Creating FLIRT Signature Files

As we discussed previously, it is simply impractical for IDA to ship with signature files for every static library in existence. In order to provide IDA users with the tools and information necessary to create their own signatures, Hex-Rays distributes the Fast Library Acquisition for Identification and Recognition (FLAIR) tool set. The FLAIR tools are made available on your IDA distribution CD or via download from the Hex-Rays website^[80] for authorized customers. Like several other IDA add-ons, the FLAIR tools are distributed in a Zip file. Hex-Rays does not necessarily release a new version of the FLAIR tools with each version of IDA, so you should use the most recent version of FLAIR that does not exceed your version of IDA.

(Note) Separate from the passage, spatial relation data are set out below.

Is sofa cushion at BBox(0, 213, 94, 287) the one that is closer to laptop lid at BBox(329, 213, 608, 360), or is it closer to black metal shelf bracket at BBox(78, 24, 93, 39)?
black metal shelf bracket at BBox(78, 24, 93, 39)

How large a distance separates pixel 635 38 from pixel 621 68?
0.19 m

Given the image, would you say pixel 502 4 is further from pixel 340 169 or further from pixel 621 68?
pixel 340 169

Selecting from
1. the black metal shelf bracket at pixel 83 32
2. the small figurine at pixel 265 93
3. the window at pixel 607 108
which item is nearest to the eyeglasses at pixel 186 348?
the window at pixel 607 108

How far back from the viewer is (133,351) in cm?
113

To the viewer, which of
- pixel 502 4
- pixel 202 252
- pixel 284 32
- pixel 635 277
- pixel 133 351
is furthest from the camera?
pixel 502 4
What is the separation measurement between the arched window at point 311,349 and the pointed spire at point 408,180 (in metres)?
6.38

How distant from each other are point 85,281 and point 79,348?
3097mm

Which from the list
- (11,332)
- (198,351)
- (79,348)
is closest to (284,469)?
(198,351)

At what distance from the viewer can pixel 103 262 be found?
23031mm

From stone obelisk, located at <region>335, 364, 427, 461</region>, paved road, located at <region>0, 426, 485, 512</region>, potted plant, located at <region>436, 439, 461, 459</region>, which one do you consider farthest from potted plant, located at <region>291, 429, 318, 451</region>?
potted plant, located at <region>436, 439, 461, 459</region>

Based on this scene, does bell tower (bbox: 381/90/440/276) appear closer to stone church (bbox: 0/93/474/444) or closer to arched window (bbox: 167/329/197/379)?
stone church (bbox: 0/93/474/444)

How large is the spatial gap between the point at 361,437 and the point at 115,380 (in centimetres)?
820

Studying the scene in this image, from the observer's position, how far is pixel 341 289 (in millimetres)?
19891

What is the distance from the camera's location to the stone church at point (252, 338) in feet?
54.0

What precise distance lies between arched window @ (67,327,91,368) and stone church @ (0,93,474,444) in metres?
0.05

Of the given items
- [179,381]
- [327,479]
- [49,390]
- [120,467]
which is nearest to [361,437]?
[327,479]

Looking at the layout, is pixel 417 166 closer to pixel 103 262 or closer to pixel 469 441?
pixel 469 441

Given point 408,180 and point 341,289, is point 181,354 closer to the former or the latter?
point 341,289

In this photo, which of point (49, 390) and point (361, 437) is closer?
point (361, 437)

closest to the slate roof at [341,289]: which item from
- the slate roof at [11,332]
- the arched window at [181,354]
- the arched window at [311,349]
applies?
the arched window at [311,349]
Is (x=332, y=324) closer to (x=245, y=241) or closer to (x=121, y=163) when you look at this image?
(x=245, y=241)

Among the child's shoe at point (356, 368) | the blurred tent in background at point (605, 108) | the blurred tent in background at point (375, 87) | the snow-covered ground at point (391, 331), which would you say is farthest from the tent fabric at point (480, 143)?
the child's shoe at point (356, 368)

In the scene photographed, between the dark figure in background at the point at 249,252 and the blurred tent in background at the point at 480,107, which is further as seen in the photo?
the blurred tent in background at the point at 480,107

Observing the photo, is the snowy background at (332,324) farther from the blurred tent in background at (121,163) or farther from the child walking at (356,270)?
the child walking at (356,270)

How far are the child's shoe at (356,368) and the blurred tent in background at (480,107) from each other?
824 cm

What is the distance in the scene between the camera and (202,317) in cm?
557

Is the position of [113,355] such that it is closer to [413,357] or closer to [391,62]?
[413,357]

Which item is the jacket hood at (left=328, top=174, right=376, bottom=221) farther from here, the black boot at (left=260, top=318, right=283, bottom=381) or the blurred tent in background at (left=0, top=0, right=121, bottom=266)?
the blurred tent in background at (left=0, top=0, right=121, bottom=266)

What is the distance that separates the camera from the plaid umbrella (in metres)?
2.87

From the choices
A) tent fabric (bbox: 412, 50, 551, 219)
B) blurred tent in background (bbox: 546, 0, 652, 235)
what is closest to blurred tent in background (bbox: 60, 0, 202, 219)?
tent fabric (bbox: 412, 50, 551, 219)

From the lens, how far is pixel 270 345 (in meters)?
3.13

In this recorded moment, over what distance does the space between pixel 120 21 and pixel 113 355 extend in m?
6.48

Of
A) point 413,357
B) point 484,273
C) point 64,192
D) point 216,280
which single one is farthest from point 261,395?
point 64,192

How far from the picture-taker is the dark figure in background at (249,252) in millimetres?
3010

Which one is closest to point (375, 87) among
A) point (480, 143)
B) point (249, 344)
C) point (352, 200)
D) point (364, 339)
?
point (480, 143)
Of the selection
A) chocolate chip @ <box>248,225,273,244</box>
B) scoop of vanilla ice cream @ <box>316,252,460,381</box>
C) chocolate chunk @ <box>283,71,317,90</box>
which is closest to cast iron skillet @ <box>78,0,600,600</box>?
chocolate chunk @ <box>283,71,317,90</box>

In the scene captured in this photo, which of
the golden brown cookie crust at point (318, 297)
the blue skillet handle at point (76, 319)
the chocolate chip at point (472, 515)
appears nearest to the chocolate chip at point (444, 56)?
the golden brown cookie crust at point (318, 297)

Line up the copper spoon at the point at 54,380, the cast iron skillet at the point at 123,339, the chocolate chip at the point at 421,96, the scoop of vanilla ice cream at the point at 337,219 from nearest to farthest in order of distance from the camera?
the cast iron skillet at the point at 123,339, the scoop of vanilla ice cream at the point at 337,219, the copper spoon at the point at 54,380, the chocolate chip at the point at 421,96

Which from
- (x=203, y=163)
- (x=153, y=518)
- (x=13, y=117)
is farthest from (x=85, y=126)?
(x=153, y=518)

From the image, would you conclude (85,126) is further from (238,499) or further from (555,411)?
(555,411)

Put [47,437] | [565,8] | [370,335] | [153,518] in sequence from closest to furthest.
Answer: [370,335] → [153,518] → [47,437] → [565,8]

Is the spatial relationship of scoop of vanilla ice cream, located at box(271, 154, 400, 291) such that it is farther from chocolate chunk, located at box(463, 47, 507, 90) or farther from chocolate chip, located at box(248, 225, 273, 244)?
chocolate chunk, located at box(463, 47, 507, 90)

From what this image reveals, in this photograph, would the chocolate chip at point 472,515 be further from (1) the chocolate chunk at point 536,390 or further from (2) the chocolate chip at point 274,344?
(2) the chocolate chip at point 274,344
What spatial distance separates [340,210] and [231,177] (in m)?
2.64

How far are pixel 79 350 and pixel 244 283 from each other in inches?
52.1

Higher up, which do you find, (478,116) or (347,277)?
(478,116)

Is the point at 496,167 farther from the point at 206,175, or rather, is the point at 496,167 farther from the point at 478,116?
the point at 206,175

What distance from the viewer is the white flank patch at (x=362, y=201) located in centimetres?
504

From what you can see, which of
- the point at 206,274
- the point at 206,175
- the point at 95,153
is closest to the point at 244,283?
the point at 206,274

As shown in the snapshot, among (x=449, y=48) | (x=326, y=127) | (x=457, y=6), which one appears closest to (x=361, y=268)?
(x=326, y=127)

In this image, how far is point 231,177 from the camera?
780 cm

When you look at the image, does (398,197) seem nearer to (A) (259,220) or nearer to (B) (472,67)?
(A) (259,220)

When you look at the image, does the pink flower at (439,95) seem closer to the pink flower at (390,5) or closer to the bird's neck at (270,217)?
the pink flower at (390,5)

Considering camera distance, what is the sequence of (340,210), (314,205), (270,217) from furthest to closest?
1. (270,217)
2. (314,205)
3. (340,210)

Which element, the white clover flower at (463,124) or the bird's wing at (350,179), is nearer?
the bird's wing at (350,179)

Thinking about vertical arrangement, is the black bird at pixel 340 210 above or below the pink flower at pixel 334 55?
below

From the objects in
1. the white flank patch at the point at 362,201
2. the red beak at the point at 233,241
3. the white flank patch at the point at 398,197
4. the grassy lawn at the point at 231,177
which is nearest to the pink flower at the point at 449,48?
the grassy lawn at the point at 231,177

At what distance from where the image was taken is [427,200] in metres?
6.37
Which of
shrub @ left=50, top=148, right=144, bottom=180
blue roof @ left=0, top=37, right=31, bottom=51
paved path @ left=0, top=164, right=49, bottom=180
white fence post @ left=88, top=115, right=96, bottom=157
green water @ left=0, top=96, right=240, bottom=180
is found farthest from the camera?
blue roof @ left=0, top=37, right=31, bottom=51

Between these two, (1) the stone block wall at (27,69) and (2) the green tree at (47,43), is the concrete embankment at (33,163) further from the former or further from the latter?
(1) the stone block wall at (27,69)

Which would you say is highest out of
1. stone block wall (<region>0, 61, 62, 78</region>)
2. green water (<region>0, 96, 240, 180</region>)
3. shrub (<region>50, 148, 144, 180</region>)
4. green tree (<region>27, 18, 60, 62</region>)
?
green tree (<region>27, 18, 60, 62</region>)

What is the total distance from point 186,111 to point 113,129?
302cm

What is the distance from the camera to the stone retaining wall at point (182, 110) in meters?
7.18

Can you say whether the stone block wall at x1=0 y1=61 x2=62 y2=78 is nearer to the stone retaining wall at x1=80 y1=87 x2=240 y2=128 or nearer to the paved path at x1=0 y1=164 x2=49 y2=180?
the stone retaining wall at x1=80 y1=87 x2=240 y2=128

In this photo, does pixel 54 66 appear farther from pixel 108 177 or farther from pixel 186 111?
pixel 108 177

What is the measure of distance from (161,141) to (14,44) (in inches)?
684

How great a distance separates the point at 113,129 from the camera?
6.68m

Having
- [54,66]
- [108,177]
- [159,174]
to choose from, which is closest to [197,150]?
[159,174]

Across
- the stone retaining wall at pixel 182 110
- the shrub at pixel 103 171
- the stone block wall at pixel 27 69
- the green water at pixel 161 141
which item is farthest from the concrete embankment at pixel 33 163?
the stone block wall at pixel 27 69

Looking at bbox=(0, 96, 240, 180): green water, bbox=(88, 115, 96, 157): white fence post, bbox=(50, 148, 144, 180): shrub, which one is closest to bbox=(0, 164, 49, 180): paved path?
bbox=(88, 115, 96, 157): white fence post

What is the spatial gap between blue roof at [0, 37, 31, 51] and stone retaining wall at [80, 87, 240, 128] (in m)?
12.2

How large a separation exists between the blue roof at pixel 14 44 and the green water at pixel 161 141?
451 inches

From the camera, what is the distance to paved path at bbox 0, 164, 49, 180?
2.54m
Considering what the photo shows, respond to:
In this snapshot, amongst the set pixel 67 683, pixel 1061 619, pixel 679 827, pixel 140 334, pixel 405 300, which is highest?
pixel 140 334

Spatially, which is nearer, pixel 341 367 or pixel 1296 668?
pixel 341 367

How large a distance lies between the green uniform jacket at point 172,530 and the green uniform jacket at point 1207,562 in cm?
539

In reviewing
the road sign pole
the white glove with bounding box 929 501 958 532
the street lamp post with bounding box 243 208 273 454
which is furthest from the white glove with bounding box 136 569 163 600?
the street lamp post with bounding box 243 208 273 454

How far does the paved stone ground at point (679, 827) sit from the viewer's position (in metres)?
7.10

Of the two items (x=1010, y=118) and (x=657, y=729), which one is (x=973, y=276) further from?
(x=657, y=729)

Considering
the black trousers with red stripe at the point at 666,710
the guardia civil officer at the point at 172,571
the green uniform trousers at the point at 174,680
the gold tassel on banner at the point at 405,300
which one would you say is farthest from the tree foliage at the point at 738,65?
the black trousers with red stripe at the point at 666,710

Installation of the FLAIR utilities is a simple matter of extracting the contents of the associated Zip file, though we highly recommend that you create a dedicated flair directory as the destination because the Zip file is not organized with a top-level directory. Inside the FLAIR distribution you will find several text files that constitute the documentation for the FLAIR tools. Files of particular interest include these:

readme.txt: This is a top-level overview of the signature-creation process.
plb.txt: This file describes the use of the static library parser, plb.exe. Library parsers are discussed in more detail in Creating Pattern Files in Creating Pattern Files.
pat.txt: This file details the format of pattern files, which represent the first step in the signature-creation process. Pattern files are also described in Creating Pattern Files in Creating Pattern Files.
sigmake.txt: This file describes the use of sigmake.exe for generating .sig files from pattern files. Please refer to Creating Signature Files in Creating Signature Files for more details.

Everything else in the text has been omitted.